Guide to Driving the Golden Circle

If you are planning an Icelandic adventure, it is likely that the Golden Circle will come up in your search. It is one of the most popular things to do, especially if you do not have time to drive the entire Ring Road. Best part is, visiting the sites is completely free!

The Golden Circle consist of three famous attractions, including: Thingvellir National Park, the Geysir Geothermal Area, and Gullfoss waterfall. The entire drive takes only 3 hours, so you can easily do this as a day trip from Reykjavik!

There are many tours offered, but renting a car is the cheaper and nicer option. This will allow you to spend however long at each site and make addition stops if you would like to along the way. There are not many main roads in Iceland so it is extremely easy to navigate the Golden Circle. Just follow the signs along the road and you should not have any issues.

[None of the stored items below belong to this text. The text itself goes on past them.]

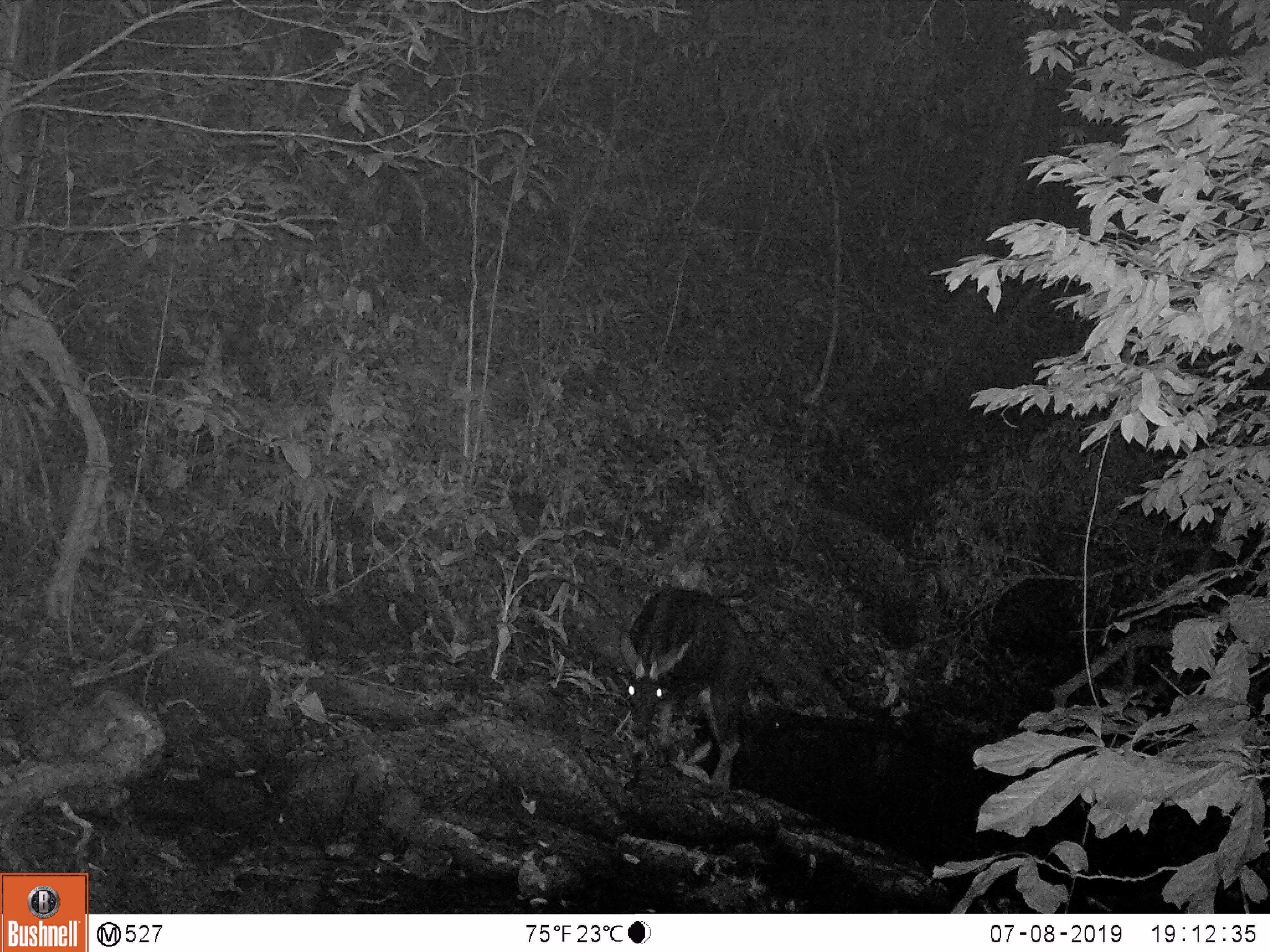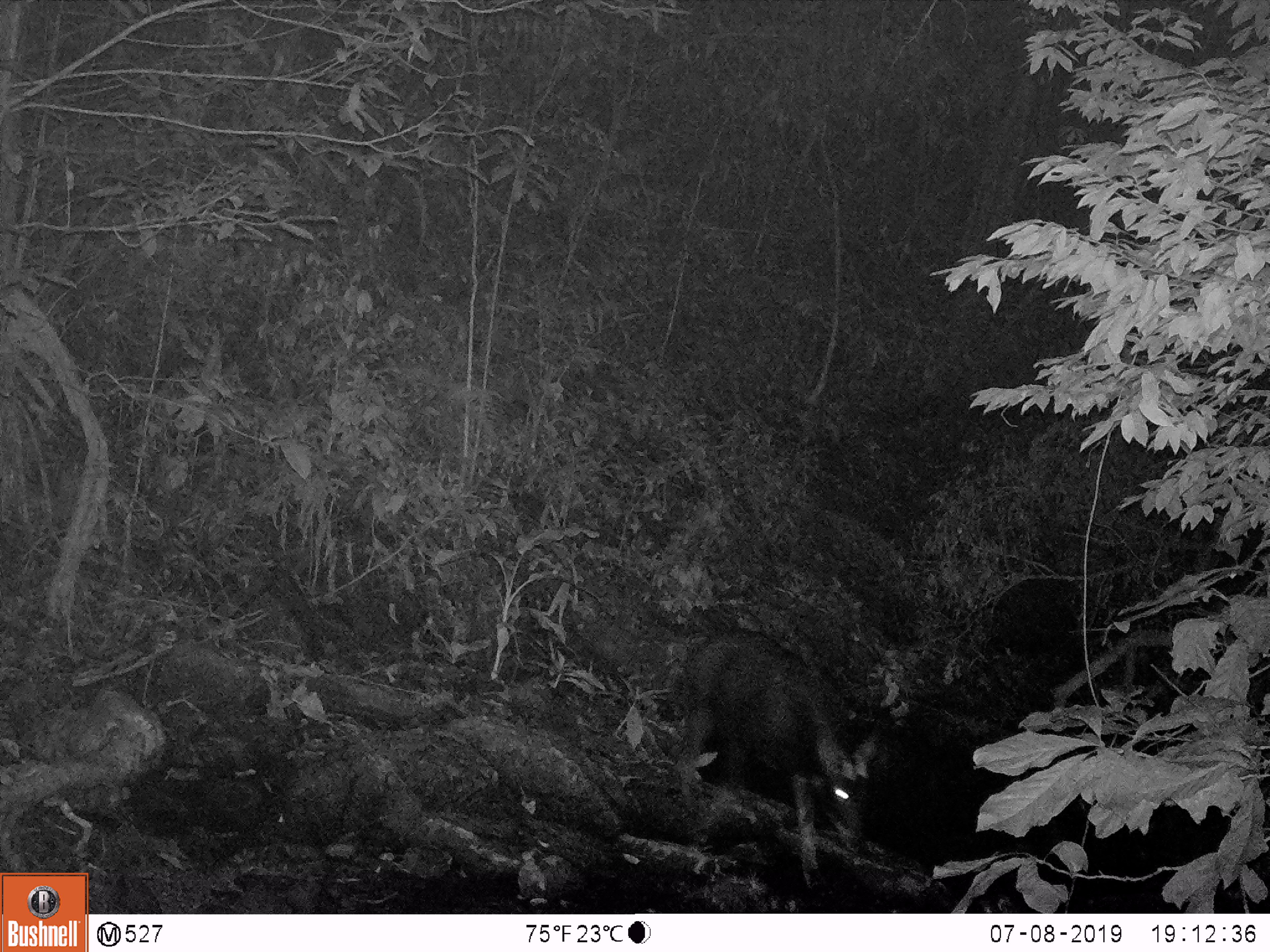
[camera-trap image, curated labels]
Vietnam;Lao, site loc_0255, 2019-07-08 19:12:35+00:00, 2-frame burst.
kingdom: Animalia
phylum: Chordata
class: Mammalia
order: Artiodactyla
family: Bovidae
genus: Capricornis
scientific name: Capricornis sumatraensis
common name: chinese serow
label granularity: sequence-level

This route is touristy, but for good reason. These attractions are one of a kind and absolutely breathtaking. I went in February and while their were still crowds, it was not overwhelming and parking was still very accessible. In the summer months, it can get very crowded.

First Stop: Thingvellir National Park

Thingvellir is a famous historical site and national park that is listed as a World Heritage Site. It is most known for two things: being the setting for much of Iceland's history and watching unique geological events happen right in front of you. After you park, there will be several directions in which you can walk. You can head towards a church and learn stories of Iceland's past, spot this beautiful waterfall above, and walk in between the divid of two tectonic plates.

Iceland is formed by two tectonic plates: North America and Eurasia. This is known as the Mid-Atlantic Ridge. This is one of the only places in the world where you can see the divid between the plates above sea level. It is also a popular place to snorkel and scuba dive.

Second Stop: Geysir Geothermal Area

This geothermal field became active more than 1000 years ago. When water comes into contact with hot rock below the surface, it heats up so much that the pressure makes it explode. The Great Geysir was the first geysir known to modern Europeans, but now it is inactive. The fields most active geysir is Strokkur. Strokkur shoots water 30 meters into the air every few minutes. Many tourists circle around to watch it erupt. Keep your eyes open so you can spot the tiny geysirs that will erupt along the walkway.

Third Stop: Gullfoss waterfall

Meaning 'Golden Waterfall' in Icelandic, Gullfoss Falls is one of the most visited sites in Iceland. It is a massive two tiered waterfall that reaches a height of 32 meters and is the largest waterfall in Europe by volume. It is unique because you can view the waterfall from above. It is open year round, but some of the view points are closed in the winter due to unsafe weather conditions. It might not be as big as Niagara Falls, but in my opinion it is much more beautiful.

After the Golden Circle, you can hop back on the road to see more of Iceland's treasures or head back to hang out in Reykjavik. Iceland's endless natural wonders will leave you wanting more!